In the middle scape, the groundcover is called elatine tiandra. I use it in my tank and it really is a pretty plant.


----------



## K20A2 (Aug 12, 2006)

To the thread starter: You have quite an impressive tank. Its a six foot right? Thats a challenge I'd like to undertake one day, but probably not until my brother moves out and I can use his bedroom as a fishroom. 

I really like the wildness of the way things are planted, it gives it a good natural feel.



derekp said:


> In the middle scape, the ground cover is called elatine tiandra. I use it in my tank and it really is a pretty plant.


Are you talking about the bright green low growing stem plant in the tank that is split down the middle? That plant has a real nice look to it, I'm going to have to try to find some locally.


----------



## supersmirky (Oct 22, 2008)

Going more for the top tank you posted with a middle scape. I think it leaves more room for the fish to swim about and allows me to stuff more junk in my tank. haha.



K20A2 said:


> To the thread starter: You have quite an impressive tank. Its a six foot right? Thats a challenge I'd like to undertake one day, but probably not until my brother moves out and I can use his bedroom as a fishroom.
> 
> I really like the wildness of the way things are planted, it gives it a good natural feel.
> 
> Are you talking about the bright green low growing stem plant in the tank that is split down the middle? That plant has a real nice look to it, I'm going to have to try to find some locally.

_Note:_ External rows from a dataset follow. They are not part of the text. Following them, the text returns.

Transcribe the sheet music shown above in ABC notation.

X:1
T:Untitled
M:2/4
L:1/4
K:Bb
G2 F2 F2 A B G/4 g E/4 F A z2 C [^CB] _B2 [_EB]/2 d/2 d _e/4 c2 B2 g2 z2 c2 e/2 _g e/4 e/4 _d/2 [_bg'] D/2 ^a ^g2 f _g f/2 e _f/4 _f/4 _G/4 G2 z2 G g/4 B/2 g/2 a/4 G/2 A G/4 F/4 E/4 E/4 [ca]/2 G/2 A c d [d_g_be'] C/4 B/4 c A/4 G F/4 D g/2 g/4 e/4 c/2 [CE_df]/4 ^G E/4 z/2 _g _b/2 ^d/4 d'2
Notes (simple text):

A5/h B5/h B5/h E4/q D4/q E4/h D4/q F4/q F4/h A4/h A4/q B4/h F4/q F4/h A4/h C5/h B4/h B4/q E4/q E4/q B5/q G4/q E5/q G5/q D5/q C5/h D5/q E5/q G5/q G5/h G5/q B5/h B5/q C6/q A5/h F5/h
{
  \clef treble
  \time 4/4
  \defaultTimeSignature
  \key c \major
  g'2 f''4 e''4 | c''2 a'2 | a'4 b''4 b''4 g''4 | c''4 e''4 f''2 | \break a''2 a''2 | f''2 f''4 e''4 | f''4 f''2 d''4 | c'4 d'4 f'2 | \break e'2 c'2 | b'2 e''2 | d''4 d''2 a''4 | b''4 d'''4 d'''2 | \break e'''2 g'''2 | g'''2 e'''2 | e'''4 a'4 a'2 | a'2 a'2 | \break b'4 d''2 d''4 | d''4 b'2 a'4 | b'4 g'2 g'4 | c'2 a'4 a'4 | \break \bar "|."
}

Thank you. Yes, it's 6 foot but the challenge is that it is somewhat narrow. If there were enough space in my house, I think I too would have a fish room! ah...to dream. Anyways, it is somewhat wildly planted. When I first started, I was just lucky to not have stuff kill off and have to uproot it anyways. For the ease of not totally redoing everything, I mainly stuck new plants where I could fit them.


----------



## supersmirky (Oct 22, 2008)

I know it may be hard to see my small pic, but can anyone suggest a better backdrop plant to put behind the wood centerpiece? Right now, it's (i think) Ambulia and a little bit of Ludwigia Repens


----------



## dawntwister (Sep 29, 2007)

I think besides the Cobomba, Rotala Rotunda would stand up straight and leave you a good view of the wood.


----------